Given request >> Swap each "mooring post" in the lines below for "bollard" and keep everything else the same. Leave the pictures out of your answer.

Data shown >>
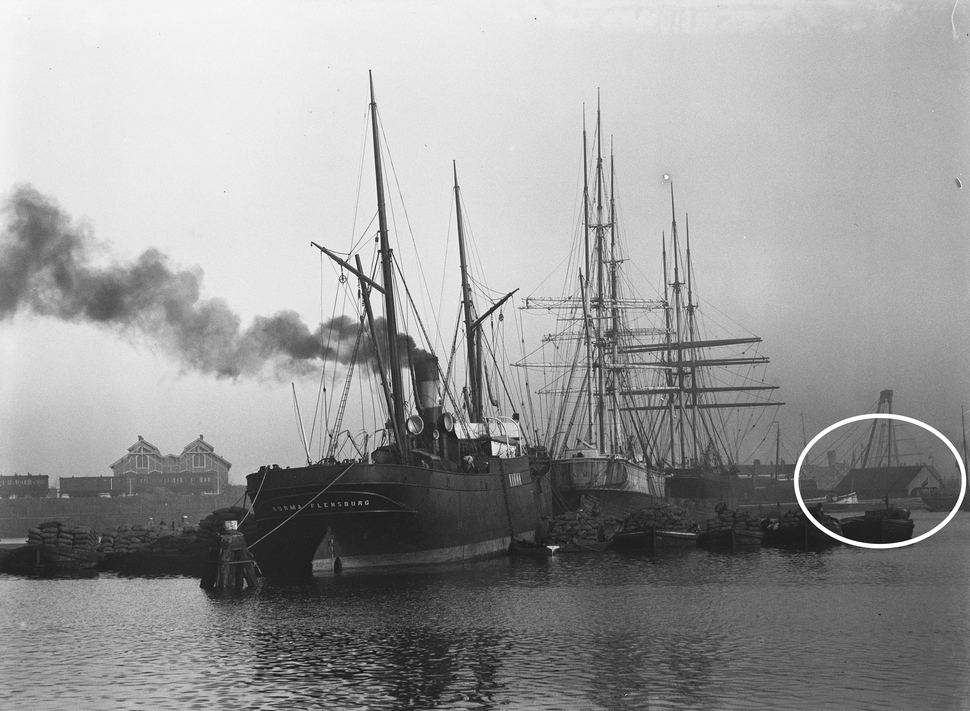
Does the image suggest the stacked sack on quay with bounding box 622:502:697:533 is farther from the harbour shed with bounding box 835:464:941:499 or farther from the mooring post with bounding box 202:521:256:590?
the harbour shed with bounding box 835:464:941:499

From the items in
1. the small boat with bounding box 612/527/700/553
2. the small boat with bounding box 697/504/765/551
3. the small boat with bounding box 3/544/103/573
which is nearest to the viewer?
the small boat with bounding box 3/544/103/573

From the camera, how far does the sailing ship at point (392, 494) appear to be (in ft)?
149

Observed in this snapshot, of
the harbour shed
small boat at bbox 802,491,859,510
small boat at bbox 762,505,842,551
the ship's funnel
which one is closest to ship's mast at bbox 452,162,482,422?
the ship's funnel

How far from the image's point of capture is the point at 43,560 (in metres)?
56.6

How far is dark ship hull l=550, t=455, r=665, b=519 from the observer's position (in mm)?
81500

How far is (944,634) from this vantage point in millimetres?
29406

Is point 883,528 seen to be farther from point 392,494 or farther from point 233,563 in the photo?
point 233,563

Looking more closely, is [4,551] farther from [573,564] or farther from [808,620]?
[808,620]

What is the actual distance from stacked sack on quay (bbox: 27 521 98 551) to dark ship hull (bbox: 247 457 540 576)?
15.4 metres

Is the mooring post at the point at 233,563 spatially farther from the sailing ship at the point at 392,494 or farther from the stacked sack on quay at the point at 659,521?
the stacked sack on quay at the point at 659,521

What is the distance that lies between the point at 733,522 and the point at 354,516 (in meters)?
27.5

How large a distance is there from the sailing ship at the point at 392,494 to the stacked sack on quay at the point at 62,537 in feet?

Result of the exercise >>
Does the image suggest the stacked sack on quay with bounding box 622:502:697:533 is farther from the harbour shed with bounding box 835:464:941:499 or farther from the bollard with bounding box 202:521:256:590?
the harbour shed with bounding box 835:464:941:499

From the items in
1. the small boat with bounding box 612/527/700/553
2. the small boat with bounding box 697/504/765/551
3. the small boat with bounding box 3/544/103/573
which is nearest to the viewer?
the small boat with bounding box 3/544/103/573

From the camera, how far does the sailing ship at point (392, 494) appear to be (in ft)?
149

Observed in this snapshot, of
the harbour shed
small boat at bbox 802,491,859,510
small boat at bbox 762,505,842,551
the ship's funnel
which one is closest to ship's mast at bbox 452,162,482,422?
the ship's funnel

How far from the image's point of capture is the point at 43,560 (in metres)?
56.6

How far is dark ship hull l=550, t=455, r=665, b=519 from the observer's position (in mm)?
81500

How far is (944,634) from this vantage point in millimetres?
29406

Is point 883,528 seen to be farther from point 392,494 or farther from point 233,563 in the photo?
point 233,563

Looking more closely, is [4,551] farther from [573,564] or farther from [808,620]?
[808,620]

What is the actual distance from stacked sack on quay (bbox: 27 521 98 551) to dark ship hull (bbox: 247 457 540 576)?
15.4 metres

Is the bollard at the point at 233,563 spatially farther from the sailing ship at the point at 392,494 or farther from the stacked sack on quay at the point at 659,521?
the stacked sack on quay at the point at 659,521

What is the distance that lies between the point at 733,522 and the point at 354,516 (in meters)?
27.5

How large a distance is there from the sailing ship at the point at 392,494 to the stacked sack on quay at the point at 62,537 in feet?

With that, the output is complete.